▶ _FRAGMENTO PROPORCIONADO_
——————————
El Pulso Laboral

Lunes 25 mayo 2015

02:30 pm

Mercado Laboral

Mujeres, víctimas de la discriminación laboral

Por: Adriana Rodríguez

A pesar de la importancia de las mujeres para la economía del país, ellas enfrentan una situación azarosa. La condición de la mujer como madre en México es compleja por el número y tipo de variables que intervienen en ella.

De acuerdo con el INEGI, en México 42 por ciento de las madres laboran fuera del hogar.

Según la misma fuente, 72.4 por ciento de ellas son solteras, 17.5 por ciento de estudios y 28 por ciento se dedican al comercio, aunque también a las actividades artesanales, entre otras.

Graciela Saldaña Hernández, académica del Departamento de Estudios Empresariales, planteó que aunado a esto, el 97 por ciento de ellas regresan de su jornada laboral al trabajo doméstico y al cuidado de sus hijos y del marido.

“Estas cifras revelan pues que la situación para muchas de las mujeres con hijos es complicada. Si agregamos que el apoyo del Estado es casi inexistente, la situación se agrava, pues en un ambiente de inseguridad como el que se vive en nuestro país, no sólo preocupa la carencia de capacitación de las mujeres, sino también su propia vida y la de sus hijos”, aseguró.

En muchos estados de la República, dada la inseguridad y la violencia, muchas mujeres no saben si van a regresar a casa; al mismo tiempo, temen por la salud de sus hijos ya que es frecuente que afuera de las instituciones educativas se venda algún tipo de droga o se les ofrezcan empleos del tipo que ofrecía Gutiérrez de la Torre y su “equipo de trabajo”.

“Si el Estado ha abandonado su papel en relación con la atención de las mujeres en muchos ámbitos, las empresas ejercen comportamientos de discriminación y de presión. Por ejemplo, existen compañías que piden constancias de no embarazo para contratar a mujeres. En otros casos, definitivamente se evita la contratación de mujeres porque son susceptibles de solicitar permisos en caso de enfermedad de los hijos”, aseguró.

Se deben incrementar los empleos en cantidad y calidad, reducir el nivel de subocupación y de informalidad, crear programas y estrategias para mejorar la educación, la vivienda, la salud, la seguridad social, el medio ambiente, las condiciones sanitarias y disminuir la discriminación, fomentar la equidad y valorar el papel masculino en el ámbito doméstico, mismos que no tienen por qué duplicarse ni tener una visión de corto plazo.

Nosotros como individuos, también podemos tomar en nuestras manos este asunto en el que todos contribuimos un poco, profesores, economistas, financieros, cónyuges, etcétera. Nos hemos vuelto una sociedad irresponsable, necesitamos trabajar muy duro para revertir esta situación y retomar la parte de responsabilidad que hemos dejado para “otros”, sin siquiera saber quiénes son los “otros”.
——————————
▶ _INFORMACIÓN MOSTRADA_
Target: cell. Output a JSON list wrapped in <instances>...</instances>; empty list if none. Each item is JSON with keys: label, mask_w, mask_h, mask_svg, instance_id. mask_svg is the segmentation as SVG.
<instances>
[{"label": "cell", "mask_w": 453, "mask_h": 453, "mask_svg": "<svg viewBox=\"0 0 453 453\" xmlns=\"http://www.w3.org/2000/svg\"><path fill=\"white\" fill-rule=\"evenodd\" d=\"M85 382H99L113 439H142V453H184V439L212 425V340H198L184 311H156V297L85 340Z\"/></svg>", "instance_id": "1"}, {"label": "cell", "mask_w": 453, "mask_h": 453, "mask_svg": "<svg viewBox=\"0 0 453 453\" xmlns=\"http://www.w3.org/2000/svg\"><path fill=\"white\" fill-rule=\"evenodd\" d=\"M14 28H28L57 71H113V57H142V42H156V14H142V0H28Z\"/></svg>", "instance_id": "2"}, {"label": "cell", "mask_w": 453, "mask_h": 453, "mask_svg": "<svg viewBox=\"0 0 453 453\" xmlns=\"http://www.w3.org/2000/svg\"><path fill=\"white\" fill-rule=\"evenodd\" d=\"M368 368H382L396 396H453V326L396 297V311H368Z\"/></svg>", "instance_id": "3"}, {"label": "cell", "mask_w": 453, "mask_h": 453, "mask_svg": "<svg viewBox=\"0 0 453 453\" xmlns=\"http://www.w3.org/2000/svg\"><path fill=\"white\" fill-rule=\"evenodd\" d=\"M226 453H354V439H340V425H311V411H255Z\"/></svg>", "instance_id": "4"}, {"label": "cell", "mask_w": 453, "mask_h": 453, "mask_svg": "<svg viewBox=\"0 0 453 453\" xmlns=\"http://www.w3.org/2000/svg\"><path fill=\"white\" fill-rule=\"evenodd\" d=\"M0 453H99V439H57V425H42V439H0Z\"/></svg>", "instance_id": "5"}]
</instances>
——————————
▶ _EXPLORACIÓN DEL MATERIAL_
A – Modifique el tramo del artículo que va desde "Mujeres, víctimas de" hasta "fuera del hogar." y reemplace "madres" por "mujeres con hijos".
B – Resuma el artículo en dos oraciones.

▶ _RESPUESTAS DEL EJERCICIO_
A –
Mujeres, víctimas de la discriminación laboral

Por: Adriana Rodríguez

A pesar de la importancia de las mujeres para la economía del país, ellas enfrentan una situación azarosa. La condición de la mujer como madre en México es compleja por el número y tipo de variables que intervienen en ella.

De acuerdo con el INEGI, en México 42 por ciento de las mujeres con hijos laboran fuera del hogar.

B – En México el 42 por ciento de las madres trabaja fuera del hogar, y el 97 por ciento de ellas regresa de su jornada laboral al trabajo doméstico y al cuidado de sus hijos y del marido, en un ambiente de inseguridad y con un apoyo del Estado casi inexistente. Además, algunas empresas las discriminan, por ejemplo al pedir constancias de no embarazo, y el texto plantea incrementar el empleo en cantidad y calidad, disminuir la discriminación y fomentar la equidad.